In the discrete case, we have defined expectation as a weighted average of the values X of the random variable, weighted according to their corresponding probabilities.
In the continuous case, we define expectation in a similar way– as a weighted average over the possible values of X, weighted according to the corresponding value of the density.
Points where the density is higher– for example, here– will receive a higher weight in this calculation.
But of course, since we are averaging over a continuous set, the summation will have to be replaced by an integral.
This will be a recurrent theme in this unit.

Definitions or formulas for the continuous case look exactly like the discrete ones, except that PMFs are replaced by densities, as here.
The PMF is replaced by a density.
And summations are replaced by integrals.
The intuition is usually the same in both the discrete and the continuous case.
However, the intuition is usually much clearer, much easier to visualize in the discrete case.
So the best strategy is to make sure to understand fully the intuition for the discrete case and just rely on it.
At this point, let me add some fine print– a mathematical side point.
This integral or the expectation will not be always well defined.
For this integral to make sense, we will need to make the assumption that the integral of the absolute value of little x, weighted according to the density, gives us a finite result.

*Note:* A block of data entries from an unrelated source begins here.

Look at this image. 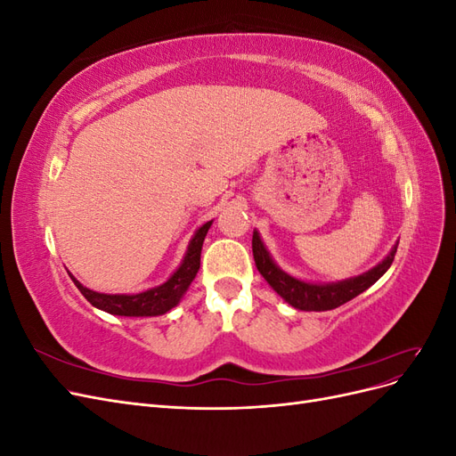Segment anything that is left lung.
Segmentation results:
<instances>
[{
  "instance_id": "8db88e82",
  "label": "left lung",
  "mask_w": 456,
  "mask_h": 456,
  "mask_svg": "<svg viewBox=\"0 0 456 456\" xmlns=\"http://www.w3.org/2000/svg\"><path fill=\"white\" fill-rule=\"evenodd\" d=\"M397 251V245L390 251L380 265L370 268L369 272L355 275V278L337 281V283H308L293 278L287 272H283L275 262L272 260L270 253L266 251L265 243H262L258 232H253V256L258 272L262 273L275 293H278L285 302H289L297 310L305 312H325L342 306L344 302L352 300L372 283H377L382 275L392 266L394 256Z\"/></svg>"
}]
</instances>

Unless we explicitly say something different, we will always assume that we’re dealing with random variables that satisfy this condition.
And so the expectation is well defined mathematically.
Coming back to the big picture, regarding expectations, the intuition remains the same as in the discrete case– that the expectation represents the average of the values we expect to see in a very large number of independent repetitions of the experiment.
In fact, there are also theorems to this effect, but these will have to wait until later in this class when we study limit theorems.
Another intuitive interpretation that is true for both the discrete and the continuous case is that the expectation corresponds to the center of gravity of the probability distribution.
So in this diagram, it might be somewhere around here.



And similarly, for the continuous diagram, the center of gravity might be somewhere around here.
And if it happens that the distribution, the PMF or the PDF, happens to be symmetric around a certain point, then that point will be equal to the expectation.
Expectations of continuous random variables have all the properties you might expect.
For example, non-negative random variables have non-negative expectations.
Random variables that lie inside an interval have average values or expectations that also lie inside the same interval.
The derivation is exactly the same as for the discrete case.
There is also an expected value rule.
In the discrete case, it took on this form.



In the continuous case, we obtain an analogous form in which the summation is replaced by [an] integral.
And instead of weighing according to the PMF, we now weigh according to the density function.
The derivation of the expected value rule for the continuous case is a little more complicated than the one that we gave for the discrete case.
But it’s sufficient for us to know that it is true and that it has an intuitive meaning that runs along the same lines as the intuitive meaning that we had for the discrete case.
As an instance of how we might apply the expected value rule, if you wish to calculate the expected value of the square of a continuous random variable, you would proceed as follows.
You would integrate over the entire real line the value of the function, which is X squared in our case, weighted according to the density.



Finally, a most important property of expectations, is linearity.
Linearity is still true for continuous random variables as well.
And the way it is derived is exactly the same as in the discrete case.
Namely, we apply the expected value rule to this function of the random variable X and separate out the various terms.
The story regarding variances is exactly the same as in the discrete case.
We define variances using the same definition.
And of course, here, mu stands for the expected value of the random variable X.
To calculate the variance, we can use the expected value rule, which takes this form in the continuous case.
And we apply the expected value rule for the case where we’re dealing with the expected value of this particular function, so that in this instance, the functions g of x is x minus mu squared.



So by applying the expected value rule, we obtain the integral from minus infinity to infinity, the functions g of x, weighted according to the density, and then we carry out the integration.
We also define the standard deviation– same way as in the discrete case.
We have a property about a variance of linear functions, of a random variable, namely, that if we add a constant to a random variable, this has no effect on the variance.
But if we multiply a random variable by a constant, the variance gets multiplied by the square of that constant.
Finally, when calculating the variance, it is often convenient to use this alternative formula in which the variance is calculated by finding the expected value of the square of the random variable and also using the expected value of the random variable, but squared and subtracted from the first term.
This relation and this relation are both derived exactly the same way as in the discrete case.
And there’s no reason to repeat those derivations.